Capítulo 22

Honnêtement, l'expression de terreur extrême de Cui Wuyue était vraiment déchirante. Mais on en était arrivé là, et je ne pouvais pas abandonner en cours de route.

« Comment est-ce possible que ce soit Tianyu ? Mon Dieu, comment as-tu pu faire ça à Yingshuo ?! Et à toi aussi ! » Elle me pointa du doigt. « Yingshuo t'aime tellement, et tu as fait ça dans son dos ?! Qu'est-ce qu'il a de plus que Yingshuo ? Toi, toi… honteuse ! » À ce moment-là, le chinois de Cui Wuyue était tellement insuffisant pour exprimer ses émotions qu'elle devint presque incohérente : « Tu me dégoûtes ! Je ne veux plus jamais te revoir ! Jamais ! Je vais le dire à Yingshuo ! Pour qu'il ne te revoie plus jamais non plus ! » Sur ces mots, la jeune femme sortit en trombe, nous laissant, Yin Tianyu et moi, bouche bée pendant un quart d'heure.

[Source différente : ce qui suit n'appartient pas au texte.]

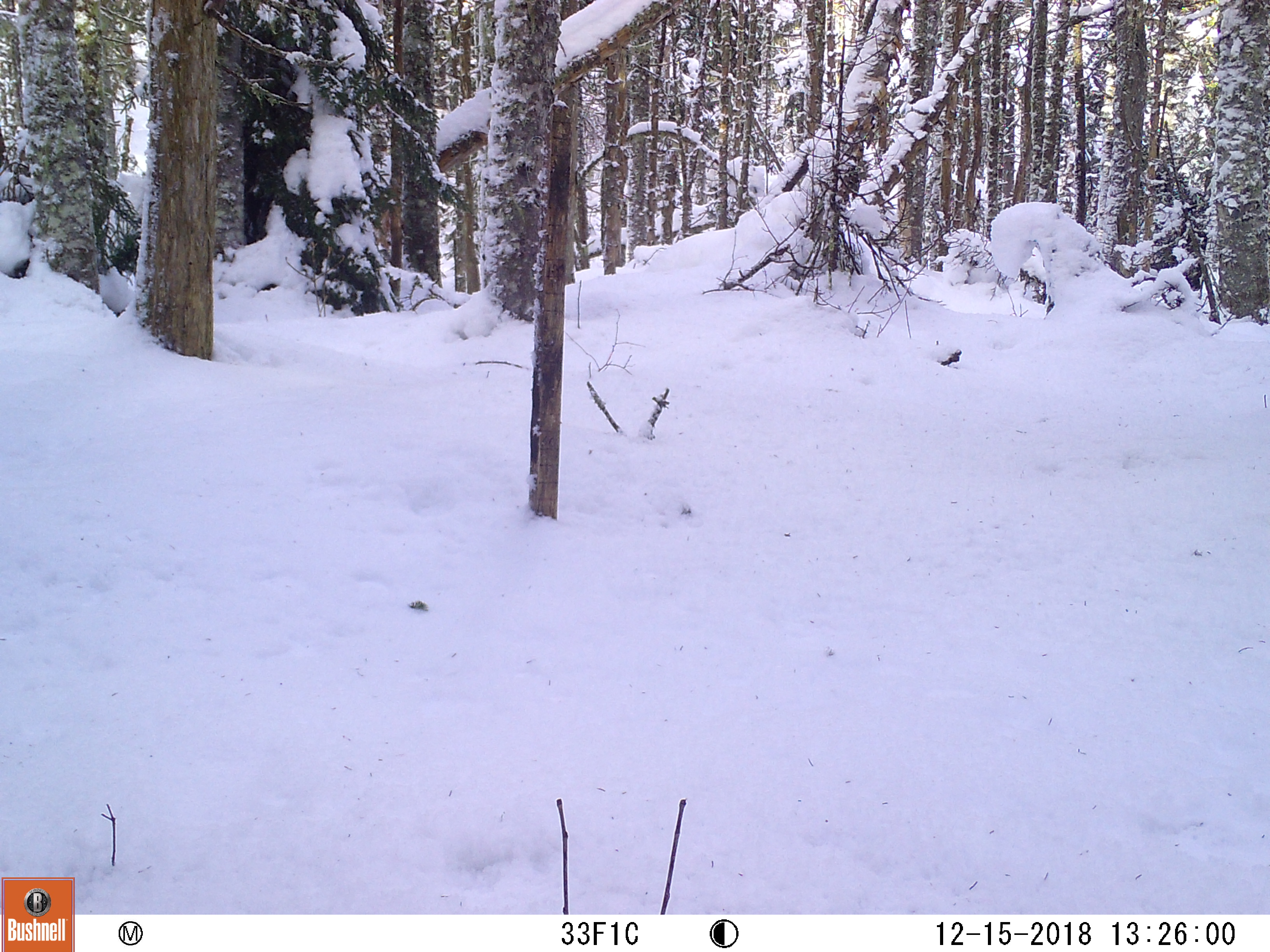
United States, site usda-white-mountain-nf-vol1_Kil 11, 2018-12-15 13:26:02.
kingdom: Animalia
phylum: Chordata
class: Mammalia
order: Carnivora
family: Mustelidae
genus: Martes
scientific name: Martes americana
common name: american marten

Je remarquai que le visage de Yin Tianyu était légèrement rouge. En le voyant si effrayé, je ne pus m'empêcher de sourire. Yin Tianyu reprit ses esprits et repoussa ma main : « Je dois acheter un billet d'avion et partir immédiatement, sinon Willson va revenir et me découper en morceaux ! »

« Cui Wuyue est si facile à duper ! » J'étais encore un peu abasourdi. « Personne ne lui a jamais vraiment menti ? »

« Avez-vous éprouvé un sentiment de culpabilité en lui parlant tout à l'heure ? »

« Oui ! J'ai failli ne pas pouvoir continuer. »

«Vous êtes une femme vraiment effrayante !»

« Je vais bien. Tu pars vraiment ? »

« Absurde, et c'est si loin ! »

« Alors c’est toi l’adultère, c’est certain », ai-je dit avec assurance.

Yin Tianyu, fidèle à son QI de 320, a immédiatement compris ce que je voulais dire et m'a attrapé le cou avec colère en disant : « Je vais le tuer pour le faire taire d'abord ! »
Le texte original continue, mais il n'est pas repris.